→ **WHAT THE TASK ASKS**:
Repeat the whole listing exactly, leaving nothing out.

→ **DATA FOR ANALYSIS**:
+ + + + +
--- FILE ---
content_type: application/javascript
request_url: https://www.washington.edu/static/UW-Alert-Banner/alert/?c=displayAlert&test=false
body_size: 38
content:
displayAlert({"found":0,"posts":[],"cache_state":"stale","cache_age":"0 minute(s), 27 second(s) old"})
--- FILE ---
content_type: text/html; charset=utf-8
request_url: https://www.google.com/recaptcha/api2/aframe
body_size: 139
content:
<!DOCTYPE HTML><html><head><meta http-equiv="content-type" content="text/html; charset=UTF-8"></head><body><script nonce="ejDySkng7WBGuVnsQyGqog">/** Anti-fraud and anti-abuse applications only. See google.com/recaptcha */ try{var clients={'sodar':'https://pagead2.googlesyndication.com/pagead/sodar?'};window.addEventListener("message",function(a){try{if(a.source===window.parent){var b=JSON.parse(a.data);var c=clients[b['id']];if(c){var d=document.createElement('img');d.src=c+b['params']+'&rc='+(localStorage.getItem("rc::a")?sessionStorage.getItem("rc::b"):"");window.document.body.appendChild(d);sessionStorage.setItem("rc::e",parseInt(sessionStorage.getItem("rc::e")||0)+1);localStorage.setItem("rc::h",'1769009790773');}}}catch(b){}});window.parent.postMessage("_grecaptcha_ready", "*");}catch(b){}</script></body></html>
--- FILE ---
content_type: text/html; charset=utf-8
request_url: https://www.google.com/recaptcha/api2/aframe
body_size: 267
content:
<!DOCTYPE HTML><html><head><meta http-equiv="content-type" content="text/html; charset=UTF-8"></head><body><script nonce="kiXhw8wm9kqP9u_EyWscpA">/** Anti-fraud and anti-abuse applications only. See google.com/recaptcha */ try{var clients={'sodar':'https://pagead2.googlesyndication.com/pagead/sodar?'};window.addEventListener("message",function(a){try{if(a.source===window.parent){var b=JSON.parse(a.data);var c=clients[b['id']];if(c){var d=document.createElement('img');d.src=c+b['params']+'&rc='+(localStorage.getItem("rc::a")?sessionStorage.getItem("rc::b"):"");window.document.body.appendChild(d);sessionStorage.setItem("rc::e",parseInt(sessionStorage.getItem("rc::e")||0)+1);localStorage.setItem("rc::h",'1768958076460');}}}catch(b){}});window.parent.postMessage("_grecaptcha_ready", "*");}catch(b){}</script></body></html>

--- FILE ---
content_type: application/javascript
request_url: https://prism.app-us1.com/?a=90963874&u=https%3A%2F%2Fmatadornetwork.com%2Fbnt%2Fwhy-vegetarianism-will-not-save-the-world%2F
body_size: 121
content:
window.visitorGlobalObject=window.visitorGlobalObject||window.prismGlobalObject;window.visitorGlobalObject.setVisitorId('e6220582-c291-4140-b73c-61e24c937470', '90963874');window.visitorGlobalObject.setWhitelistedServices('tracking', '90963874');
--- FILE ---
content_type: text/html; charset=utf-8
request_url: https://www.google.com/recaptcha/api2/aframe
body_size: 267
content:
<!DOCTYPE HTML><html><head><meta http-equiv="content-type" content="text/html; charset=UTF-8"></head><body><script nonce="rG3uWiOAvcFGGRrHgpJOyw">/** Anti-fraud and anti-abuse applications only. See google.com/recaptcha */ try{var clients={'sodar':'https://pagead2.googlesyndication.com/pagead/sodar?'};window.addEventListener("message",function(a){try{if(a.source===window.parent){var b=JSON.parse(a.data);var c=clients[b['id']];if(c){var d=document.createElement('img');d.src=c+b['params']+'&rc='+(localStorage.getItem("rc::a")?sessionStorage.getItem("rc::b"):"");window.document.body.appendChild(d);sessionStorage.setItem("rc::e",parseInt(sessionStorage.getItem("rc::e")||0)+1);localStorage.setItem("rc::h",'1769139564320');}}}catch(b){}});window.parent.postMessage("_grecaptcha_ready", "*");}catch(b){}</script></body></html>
+ + + + +
→ **ANSWER TO THIS TASK**:
--- FILE ---
content_type: application/javascript
request_url: https://www.washington.edu/static/UW-Alert-Banner/alert/?c=displayAlert&test=false
body_size: 38
content:
displayAlert({"found":0,"posts":[],"cache_state":"stale","cache_age":"0 minute(s), 27 second(s) old"})
--- FILE ---
content_type: text/html; charset=utf-8
request_url: https://www.google.com/recaptcha/api2/aframe
body_size: 139
content:
<!DOCTYPE HTML><html><head><meta http-equiv="content-type" content="text/html; charset=UTF-8"></head><body><script nonce="ejDySkng7WBGuVnsQyGqog">/** Anti-fraud and anti-abuse applications only. See google.com/recaptcha */ try{var clients={'sodar':'https://pagead2.googlesyndication.com/pagead/sodar?'};window.addEventListener("message",function(a){try{if(a.source===window.parent){var b=JSON.parse(a.data);var c=clients[b['id']];if(c){var d=document.createElement('img');d.src=c+b['params']+'&rc='+(localStorage.getItem("rc::a")?sessionStorage.getItem("rc::b"):"");window.document.body.appendChild(d);sessionStorage.setItem("rc::e",parseInt(sessionStorage.getItem("rc::e")||0)+1);localStorage.setItem("rc::h",'1769009790773');}}}catch(b){}});window.parent.postMessage("_grecaptcha_ready", "*");}catch(b){}</script></body></html>
--- FILE ---
content_type: text/html; charset=utf-8
request_url: https://www.google.com/recaptcha/api2/aframe
body_size: 267
content:
<!DOCTYPE HTML><html><head><meta http-equiv="content-type" content="text/html; charset=UTF-8"></head><body><script nonce="kiXhw8wm9kqP9u_EyWscpA">/** Anti-fraud and anti-abuse applications only. See google.com/recaptcha */ try{var clients={'sodar':'https://pagead2.googlesyndication.com/pagead/sodar?'};window.addEventListener("message",function(a){try{if(a.source===window.parent){var b=JSON.parse(a.data);var c=clients[b['id']];if(c){var d=document.createElement('img');d.src=c+b['params']+'&rc='+(localStorage.getItem("rc::a")?sessionStorage.getItem("rc::b"):"");window.document.body.appendChild(d);sessionStorage.setItem("rc::e",parseInt(sessionStorage.getItem("rc::e")||0)+1);localStorage.setItem("rc::h",'1768958076460');}}}catch(b){}});window.parent.postMessage("_grecaptcha_ready", "*");}catch(b){}</script></body></html>

--- FILE ---
content_type: application/javascript
request_url: https://prism.app-us1.com/?a=90963874&u=https%3A%2F%2Fmatadornetwork.com%2Fbnt%2Fwhy-vegetarianism-will-not-save-the-world%2F
body_size: 121
content:
window.visitorGlobalObject=window.visitorGlobalObject||window.prismGlobalObject;window.visitorGlobalObject.setVisitorId('e6220582-c291-4140-b73c-61e24c937470', '90963874');window.visitorGlobalObject.setWhitelistedServices('tracking', '90963874');
--- FILE ---
content_type: text/html; charset=utf-8
request_url: https://www.google.com/recaptcha/api2/aframe
body_size: 267
content:
<!DOCTYPE HTML><html><head><meta http-equiv="content-type" content="text/html; charset=UTF-8"></head><body><script nonce="rG3uWiOAvcFGGRrHgpJOyw">/** Anti-fraud and anti-abuse applications only. See google.com/recaptcha */ try{var clients={'sodar':'https://pagead2.googlesyndication.com/pagead/sodar?'};window.addEventListener("message",function(a){try{if(a.source===window.parent){var b=JSON.parse(a.data);var c=clients[b['id']];if(c){var d=document.createElement('img');d.src=c+b['params']+'&rc='+(localStorage.getItem("rc::a")?sessionStorage.getItem("rc::b"):"");window.document.body.appendChild(d);sessionStorage.setItem("rc::e",parseInt(sessionStorage.getItem("rc::e")||0)+1);localStorage.setItem("rc::h",'1769139564320');}}}catch(b){}});window.parent.postMessage("_grecaptcha_ready", "*");}catch(b){}</script></body></html>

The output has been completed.